── Material for this task

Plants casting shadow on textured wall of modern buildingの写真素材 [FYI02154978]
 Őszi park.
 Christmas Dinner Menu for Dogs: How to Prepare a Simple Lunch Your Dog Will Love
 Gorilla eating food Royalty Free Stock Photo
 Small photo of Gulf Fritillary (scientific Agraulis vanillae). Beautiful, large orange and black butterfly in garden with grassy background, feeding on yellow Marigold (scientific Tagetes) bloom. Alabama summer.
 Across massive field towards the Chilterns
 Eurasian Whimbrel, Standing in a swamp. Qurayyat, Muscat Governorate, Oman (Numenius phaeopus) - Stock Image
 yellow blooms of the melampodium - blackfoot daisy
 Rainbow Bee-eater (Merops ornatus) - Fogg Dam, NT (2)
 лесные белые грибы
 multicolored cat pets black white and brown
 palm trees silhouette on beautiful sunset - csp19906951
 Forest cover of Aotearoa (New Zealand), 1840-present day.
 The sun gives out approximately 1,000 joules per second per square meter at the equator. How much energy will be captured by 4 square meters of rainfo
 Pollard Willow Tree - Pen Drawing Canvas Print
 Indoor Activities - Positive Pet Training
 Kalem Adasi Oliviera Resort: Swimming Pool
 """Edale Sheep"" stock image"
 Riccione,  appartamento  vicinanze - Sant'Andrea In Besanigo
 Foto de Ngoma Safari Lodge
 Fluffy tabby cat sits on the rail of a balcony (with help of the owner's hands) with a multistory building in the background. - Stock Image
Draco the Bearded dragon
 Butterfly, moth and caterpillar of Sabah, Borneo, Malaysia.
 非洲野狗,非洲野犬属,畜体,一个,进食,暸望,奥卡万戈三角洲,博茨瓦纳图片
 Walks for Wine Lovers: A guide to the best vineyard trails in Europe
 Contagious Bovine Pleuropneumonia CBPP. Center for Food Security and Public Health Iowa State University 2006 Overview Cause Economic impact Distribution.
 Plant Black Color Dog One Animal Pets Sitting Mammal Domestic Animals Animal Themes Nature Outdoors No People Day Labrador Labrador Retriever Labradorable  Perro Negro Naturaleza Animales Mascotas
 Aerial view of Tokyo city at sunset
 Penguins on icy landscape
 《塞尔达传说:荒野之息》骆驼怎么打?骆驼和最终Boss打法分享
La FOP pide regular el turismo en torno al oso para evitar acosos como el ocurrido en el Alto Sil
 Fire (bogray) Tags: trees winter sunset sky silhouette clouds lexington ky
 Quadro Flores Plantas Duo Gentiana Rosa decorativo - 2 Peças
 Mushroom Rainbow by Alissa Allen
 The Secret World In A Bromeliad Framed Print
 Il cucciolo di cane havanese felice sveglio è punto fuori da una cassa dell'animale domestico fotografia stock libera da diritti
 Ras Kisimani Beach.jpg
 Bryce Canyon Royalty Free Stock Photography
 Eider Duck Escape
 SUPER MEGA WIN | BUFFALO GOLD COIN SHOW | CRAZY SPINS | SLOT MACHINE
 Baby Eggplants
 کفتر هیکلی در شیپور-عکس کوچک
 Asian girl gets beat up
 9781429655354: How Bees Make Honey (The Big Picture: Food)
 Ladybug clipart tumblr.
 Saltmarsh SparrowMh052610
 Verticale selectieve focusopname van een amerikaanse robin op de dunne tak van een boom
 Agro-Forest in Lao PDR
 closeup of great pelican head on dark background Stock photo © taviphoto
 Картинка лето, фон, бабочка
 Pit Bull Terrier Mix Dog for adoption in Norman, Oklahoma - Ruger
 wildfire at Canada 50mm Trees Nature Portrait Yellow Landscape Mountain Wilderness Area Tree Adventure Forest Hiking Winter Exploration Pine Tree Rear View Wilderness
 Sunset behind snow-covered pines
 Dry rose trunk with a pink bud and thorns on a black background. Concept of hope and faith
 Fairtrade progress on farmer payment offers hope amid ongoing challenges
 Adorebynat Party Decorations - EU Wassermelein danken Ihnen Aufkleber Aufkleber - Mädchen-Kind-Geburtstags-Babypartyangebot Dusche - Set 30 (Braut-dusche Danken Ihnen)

────

▶ [Work instructions]:
If a line in the data above holds the word "Forest", count it, and give only the final number.

▶ [Response]:
3